Tacrolimus (TAC) pharmacokinetics is influenced by the donor CYP3A5 genotype and the age of pediatric liver recipients. However, an optimization of a genotype-based algorithm for determining TAC starting is needed to earlier achieve stable target levels. As the graft itself is responsible for its metabolism, the Graft-to-Recipient Weight Ratio (GRWR) might play a role in TAC dose requirements. A single-center study was carried out in a cohort of 49 pediatric recipients to analyse the impact of patient and graft characteristics on TAC pharmacokinetics during the first 15 post-transplant days.

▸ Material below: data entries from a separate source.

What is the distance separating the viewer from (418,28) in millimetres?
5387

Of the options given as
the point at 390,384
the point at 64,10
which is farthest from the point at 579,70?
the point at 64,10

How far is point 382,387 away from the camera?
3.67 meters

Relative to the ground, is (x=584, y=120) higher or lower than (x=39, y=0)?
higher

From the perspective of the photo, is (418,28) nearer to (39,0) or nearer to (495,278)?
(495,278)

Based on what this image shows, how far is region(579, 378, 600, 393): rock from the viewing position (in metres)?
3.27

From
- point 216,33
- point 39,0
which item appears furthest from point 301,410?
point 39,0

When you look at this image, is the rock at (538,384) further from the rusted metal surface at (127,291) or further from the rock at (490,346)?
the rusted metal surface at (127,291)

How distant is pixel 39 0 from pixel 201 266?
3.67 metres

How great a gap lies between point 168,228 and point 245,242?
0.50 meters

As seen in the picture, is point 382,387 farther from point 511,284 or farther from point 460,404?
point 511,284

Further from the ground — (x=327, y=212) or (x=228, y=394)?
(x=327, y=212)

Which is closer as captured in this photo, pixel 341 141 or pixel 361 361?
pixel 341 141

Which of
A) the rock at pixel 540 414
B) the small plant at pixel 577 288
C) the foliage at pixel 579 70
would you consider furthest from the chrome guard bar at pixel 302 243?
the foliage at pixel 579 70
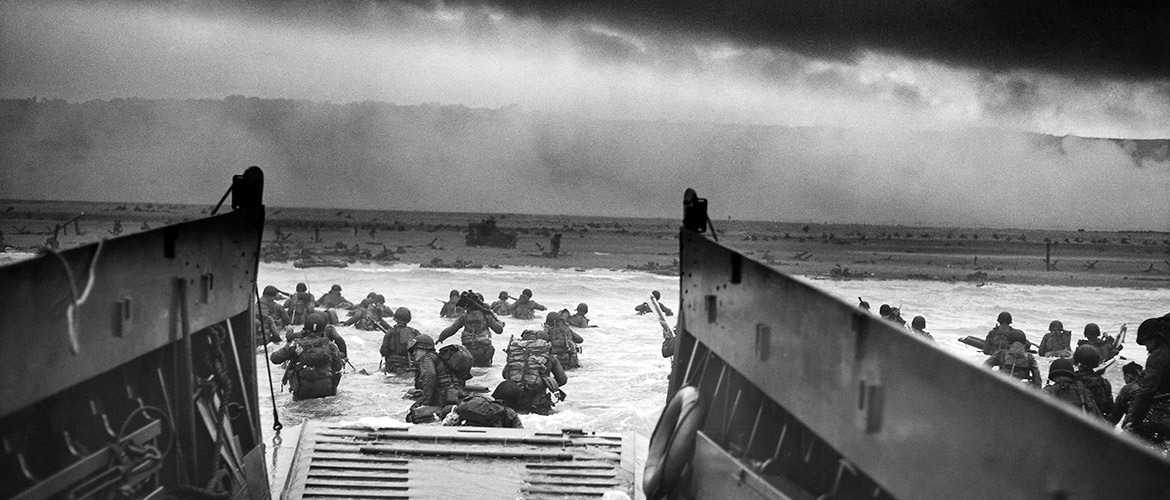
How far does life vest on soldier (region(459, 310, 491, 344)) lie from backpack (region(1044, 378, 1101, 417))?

Children < 2 years received grafts with a significantly higher GRWR (4.2%) than children between 2–8 (2.6%) and over 8 (2.7%). TAC concentration/weight-adjusted dose ratio was significantly lower in recipients from CYP3A5*1/*3 donors or with extra-large (GRWR > 5%) or large (GRWR 3–5%) grafts. The donor CYP3A5 genotype and GRWR were the only significant predictors of the TAC weight adjusted doses. Patients with a GRWR > 4% had a higher risk of acute rejection, observed in 20/49 (41%) patients. In conclusion, TAC starting dose could be guided according to the donor CYP3A5 genotype and GRWR, allowing for a quicker achievement of target concentrations and eventually reducing the risk of rejection.